Application of CSR standards does not by itself solve CSR problems for businesses in China. Conditions in China create numerous CSR challenges for companies. Observing Chinese trade union law puts a company into a dilemma with regard to international standards on trade union freedom. Reports of child labour or forced labour, and companies exhorting extensive overtime from workers without respecting legal minima or overtime pay, and industrial accidents continue to abound. In later years, an average of 100 coal mine workers die – each week. Many of these from work to extract energy to feed not only Chinese stoves or heaters but also industrial works producing goods sold in other countries. With most of these incidents, the problem again is not lack of legislation to protect the rights and interests of workers. It is lack of observance of the applicable rules by employers, due to ignorance or ruthlessness. Effective implementation and enforcement is often hampered by conflicts between central authorities urging observance of the law and local ones being much more hesitant. Examples include central authorities’ reactions to reports of child and forced labour in brick kilns in May 2007 and reports of poor building standards for schools that collapsed in the May 2008 earthquake, and efforts to close down many of the small coal mines in which conditions are often the most dangerous. In as vast a country as China, central authorities can only do so much if local authorities do not support them. For CSR conscious companies, this strengthens the need to pay attention to central as well as local law and to insist on observance.
In this context, CSC9000 may indeed be a useful supplement to official regulation and enforcement agencies.
Companies active in China may be thrown into CSR dilemmas reaching outside their legal obligations and sphere of action. Danish wind mill producer Vestas experienced this a few years ago when human rights organizations argued that Vestas take responsibility for police shooting villagers in Guangdong. Villagers, of whom some died as a result of the shooting, were demonstrating in dissatisfaction with compensation they had been given by local authorities in return for land to be used for a wind mill park. Vestas was a supplier of parts for the wind mills. Human rights NGOs argued that Vestas had a moral responsibility to influence the relevant authorities to investigate the shooting. The situation demonstrates that although CSR in China is seen by some observers, consultants, companies and even the government as complying with law, other stakeholders have different views.
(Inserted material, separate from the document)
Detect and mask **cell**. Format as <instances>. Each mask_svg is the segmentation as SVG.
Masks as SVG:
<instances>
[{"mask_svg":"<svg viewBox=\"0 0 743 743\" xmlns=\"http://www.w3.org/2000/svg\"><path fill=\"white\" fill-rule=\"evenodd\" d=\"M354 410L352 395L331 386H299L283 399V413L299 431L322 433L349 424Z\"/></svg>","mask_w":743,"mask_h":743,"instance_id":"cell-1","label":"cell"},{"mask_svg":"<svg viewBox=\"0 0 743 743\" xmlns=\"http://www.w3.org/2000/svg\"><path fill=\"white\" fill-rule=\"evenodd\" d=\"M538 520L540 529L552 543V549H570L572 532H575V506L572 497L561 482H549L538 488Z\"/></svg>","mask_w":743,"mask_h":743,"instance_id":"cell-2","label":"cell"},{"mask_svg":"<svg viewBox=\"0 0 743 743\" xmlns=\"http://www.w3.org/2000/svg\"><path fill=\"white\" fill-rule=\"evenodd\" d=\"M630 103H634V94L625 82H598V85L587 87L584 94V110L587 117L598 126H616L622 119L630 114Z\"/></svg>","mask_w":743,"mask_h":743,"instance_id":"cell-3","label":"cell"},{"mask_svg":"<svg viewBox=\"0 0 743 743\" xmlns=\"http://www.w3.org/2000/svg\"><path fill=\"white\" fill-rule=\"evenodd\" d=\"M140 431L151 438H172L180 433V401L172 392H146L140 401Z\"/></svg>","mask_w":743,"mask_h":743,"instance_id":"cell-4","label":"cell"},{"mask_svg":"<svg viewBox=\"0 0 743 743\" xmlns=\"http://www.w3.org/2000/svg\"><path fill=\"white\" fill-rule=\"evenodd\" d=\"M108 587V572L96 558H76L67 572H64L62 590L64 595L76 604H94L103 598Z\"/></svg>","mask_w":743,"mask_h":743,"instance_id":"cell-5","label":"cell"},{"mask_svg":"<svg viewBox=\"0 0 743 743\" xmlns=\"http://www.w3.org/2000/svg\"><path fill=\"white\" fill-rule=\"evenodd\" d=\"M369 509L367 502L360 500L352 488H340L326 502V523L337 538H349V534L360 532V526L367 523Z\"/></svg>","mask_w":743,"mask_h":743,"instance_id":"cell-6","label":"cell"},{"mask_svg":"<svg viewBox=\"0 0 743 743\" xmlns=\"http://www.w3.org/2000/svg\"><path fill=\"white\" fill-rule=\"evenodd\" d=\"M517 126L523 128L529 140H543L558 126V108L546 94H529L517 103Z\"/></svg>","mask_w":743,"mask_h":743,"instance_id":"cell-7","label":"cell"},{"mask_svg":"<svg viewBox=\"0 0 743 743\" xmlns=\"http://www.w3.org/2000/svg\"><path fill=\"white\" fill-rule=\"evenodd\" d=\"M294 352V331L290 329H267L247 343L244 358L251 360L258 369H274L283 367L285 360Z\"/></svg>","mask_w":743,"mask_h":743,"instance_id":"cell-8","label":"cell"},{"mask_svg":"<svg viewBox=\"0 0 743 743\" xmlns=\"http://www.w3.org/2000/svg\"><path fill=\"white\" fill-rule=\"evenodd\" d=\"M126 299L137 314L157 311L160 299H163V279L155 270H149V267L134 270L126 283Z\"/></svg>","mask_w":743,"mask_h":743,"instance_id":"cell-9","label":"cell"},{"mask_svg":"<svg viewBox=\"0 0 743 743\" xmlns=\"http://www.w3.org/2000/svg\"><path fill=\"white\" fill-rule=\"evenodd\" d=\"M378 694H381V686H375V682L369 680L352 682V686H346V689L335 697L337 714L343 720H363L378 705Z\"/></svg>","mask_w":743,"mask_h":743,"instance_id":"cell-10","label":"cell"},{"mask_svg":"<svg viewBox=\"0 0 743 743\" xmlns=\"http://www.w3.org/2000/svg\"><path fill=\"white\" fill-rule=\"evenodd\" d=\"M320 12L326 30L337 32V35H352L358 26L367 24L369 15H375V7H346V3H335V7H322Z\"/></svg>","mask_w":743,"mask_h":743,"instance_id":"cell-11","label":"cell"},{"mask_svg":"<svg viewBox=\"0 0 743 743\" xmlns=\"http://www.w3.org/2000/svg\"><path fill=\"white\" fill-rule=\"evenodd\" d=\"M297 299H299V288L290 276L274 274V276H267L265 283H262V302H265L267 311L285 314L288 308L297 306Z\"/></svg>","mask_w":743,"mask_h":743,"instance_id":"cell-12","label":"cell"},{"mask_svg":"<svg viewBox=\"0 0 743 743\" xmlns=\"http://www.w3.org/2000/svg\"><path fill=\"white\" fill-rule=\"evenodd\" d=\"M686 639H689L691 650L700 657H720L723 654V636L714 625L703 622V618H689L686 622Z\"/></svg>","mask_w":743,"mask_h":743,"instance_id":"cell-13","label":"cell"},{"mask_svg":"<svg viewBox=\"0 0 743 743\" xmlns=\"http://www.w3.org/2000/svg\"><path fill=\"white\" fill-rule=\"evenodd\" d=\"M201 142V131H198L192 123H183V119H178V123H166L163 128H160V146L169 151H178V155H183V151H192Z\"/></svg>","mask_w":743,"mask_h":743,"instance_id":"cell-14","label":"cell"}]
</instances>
Developments in China have led to CSR not just posing ethical or environmental risks, but also business opportunities. Increased environmental concern within the government and many companies offer foreign companies opportunities to contribute to building an environmentally sustainable industry. Increased concern with observance of labour law and the development of tools like CSC9000 offer companies opportunities to stay on the right side of complex national legislation that in a number of CSR relevant areas complies with international law and to also demonstrate socially responsible corporate citizenship.